Insurance removes the barriers

The solutions to transitioning a business that insurance provides are:

  1. Insurance funds the purchasers and the estate in the event of the death of the owner.
  2. If the owner dies before the business has been transitioned, insurance allows the corporation to finance the transaction, stabilize the business and provide the new owners with the cash on hand to pay for the business.
  3. In other situations, in the event of the owner’s early death, the corporation can carry on looking for a new owner.
  4. Insurance solves many challenges in transferring wealth out of the company and between generations. It is an important component to any risk management strategy.
  5. Insurance provides for the owner’s children who are outside of the business – allowing them to benefit financially without laying claims to the business and thereby placing great strain on family interpersonal relationships.

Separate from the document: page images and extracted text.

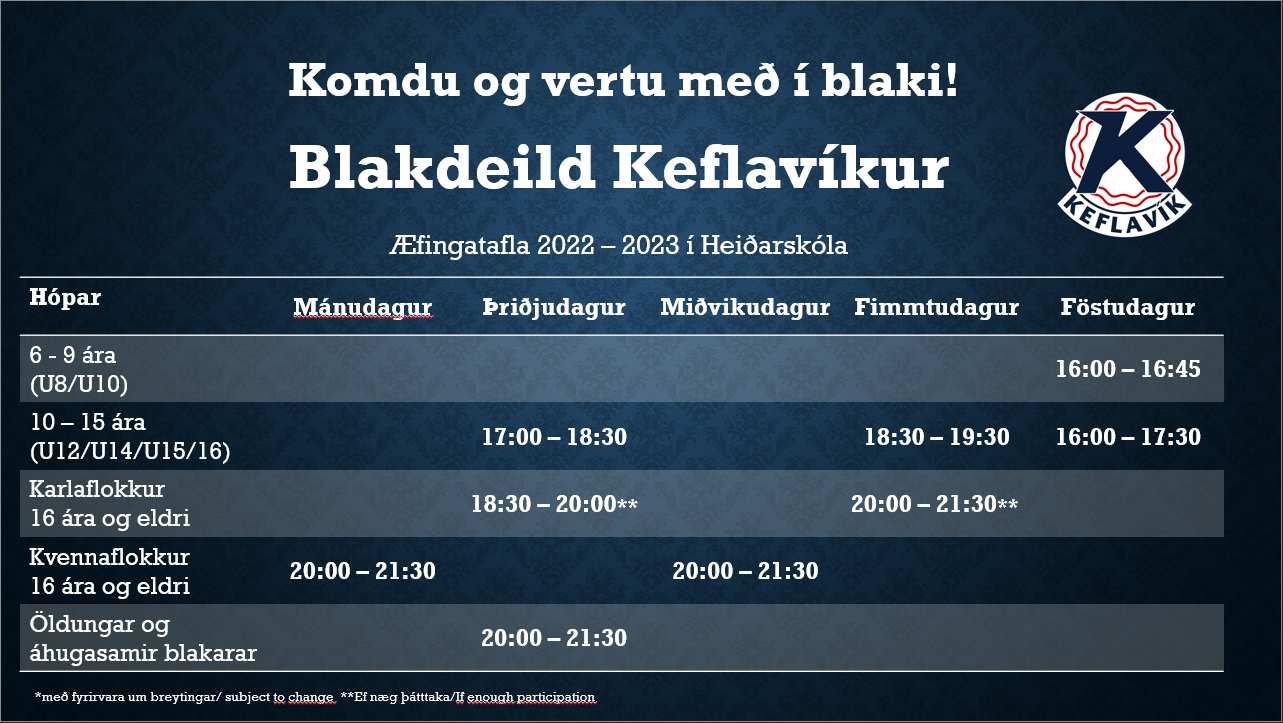 Komdu og vertu með í blaki!

Blakdeild Keflavíkur

K KEFLAVÍK

Æfingatafla 2022 – 2023 í Heiðarskóla

| Hópar | Mánudagur | Þriðjudagur | Miðvikudagur | Fimmtudagur | Föstudagur |
|---|---|---|---|---|---|
| 6 - 9 ára (U8/U10) | | | | | 16:00 – 16:45 |
| 10 – 15 ára (U12/U14/U15/16) | | 17:00 – 18:30 | | 18:30 – 19:30 | 16:00 – 17:30 |
| Karlaflokkur 16 ára og eldri | | 18:30 – 20:00** | | 20:00 – 21:30** | |
| Kvennaflokkur 16 ára og eldri | 20:00 – 21:30 | | 20:00 – 21:30 | | |
| Öldungar og áhugasamir blakarar | | 20:00 – 21:30 | | | |

*með fyrirvara um breytingar/ subject to change **Ef næg þátttaka/If enough participation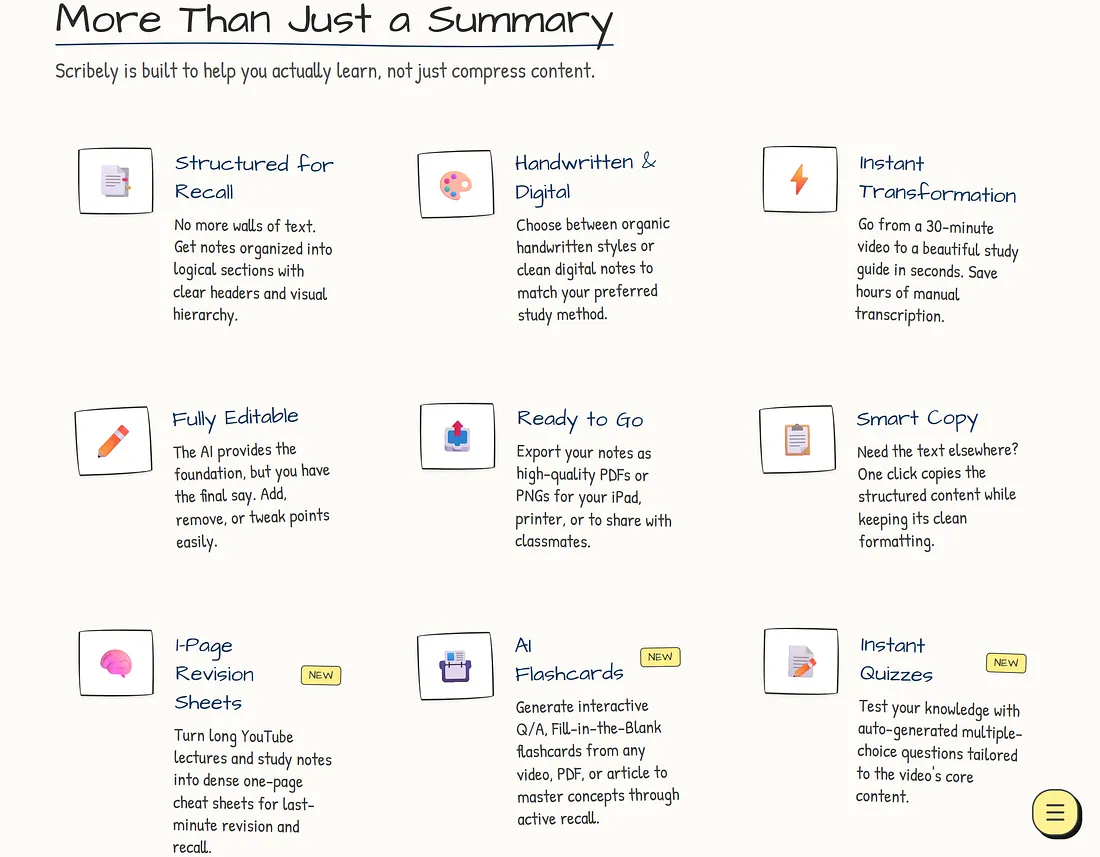 More Than Just a Summary

Scribely is built to help you actually learn, not just compress content.

Structured for Recall

No more walls of text. Get notes organized into logical sections with clear headers and visual hierarchy.

Handwritten & Digital

Choose between organic handwritten styles or clean digital notes to match your preferred study method.

Instant Transformation

Go from a 30-minute video to a beautiful study guide in seconds. Save hours of manual transcription.

Fully Editable

The AI provides the foundation, but you have the final say. Add, remove, or tweak points easily.

Ready to Go

Export your notes as high-quality PDFs or PNGs for your iPad, printer, or to share with classmates.

Smart Copy

Need the text elsewhere? One click copies the structured content while keeping its clean formatting.

1-Page Revision Sheets NEW

Turn long YouTube lectures and study notes into dense one-page cheat sheets for last-minute revision and recall.

AI Flashcards NEW

Generate interactive Q/A, Fill-in-the-Blank flashcards from any video, PDF, or article to master concepts through active recall.

Instant Quizzes NEW

Test your knowledge with auto-generated multiple-choice questions tailored to the video's core content.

Your role is not window dressing

As a vital member of the planning and transition team, you would gain access, with the client’s approval, to all the client records and documents of the planning process through a shared document storage system. Being a core member of the ROCG planning and transition team is not a platitude. And at the completion of the plan, your name is included with the rest of the team professionals in the client’s final business transition report.

Just as important, your input will help shape solutions for your client that puts him/her in a preferential position. That is why you should get ROCG involved at the ground floor.

When should you introduce your client to ROCG?

You may see what your client cannot see: that he/she should sell the business or prepare the business for sale or transition it to their family members. But how do you plan for it and how do you manage the process for your client?

You do it through bringing in ROCG – the Business Transition Specialists. Because in business transition, there are no second chances.

When you bring your client to ROCG, you are part of the core team. You will be kept in the loop throughout the process. Your input at the early planning stage is invaluable in outlining the need for insurance and removing roadblocks to the transition.

As ROCG identifies challenges in the transition process your product knowledge will provide the solutions. As a member of the transition team you will be introduced to other shareholders, family members and stakeholders who may need your services.

When things go wrong

Originally insurance was sold to the individual shareholders. In an earlier corporate reorganization, the shareholders inserted a holding company and the policies were not updated. The beneficiary remained as the individuals, not the corporation. Now the corporation was liable for all the income tax and capital gains tax with no means of paying for it. The insurance needs of the incoming family members (the new owners) could not be met. Had the insurance agent worked with ROCG this disaster could have been avoided. The client and all concerned would have had a successful transition. Instead, years of hard work and the hope of transferring a business to family members was terribly marred.

When my client, a business owner, passed away, he had life insurance for his family, but they had no interest in taking over the business. The management team had agreed to take over the business but ultimately had difficulty arranging the financing to do so. With ROCG, I would have known about this in advance and could have suggested a way to finance the succession with an additional insurance policy.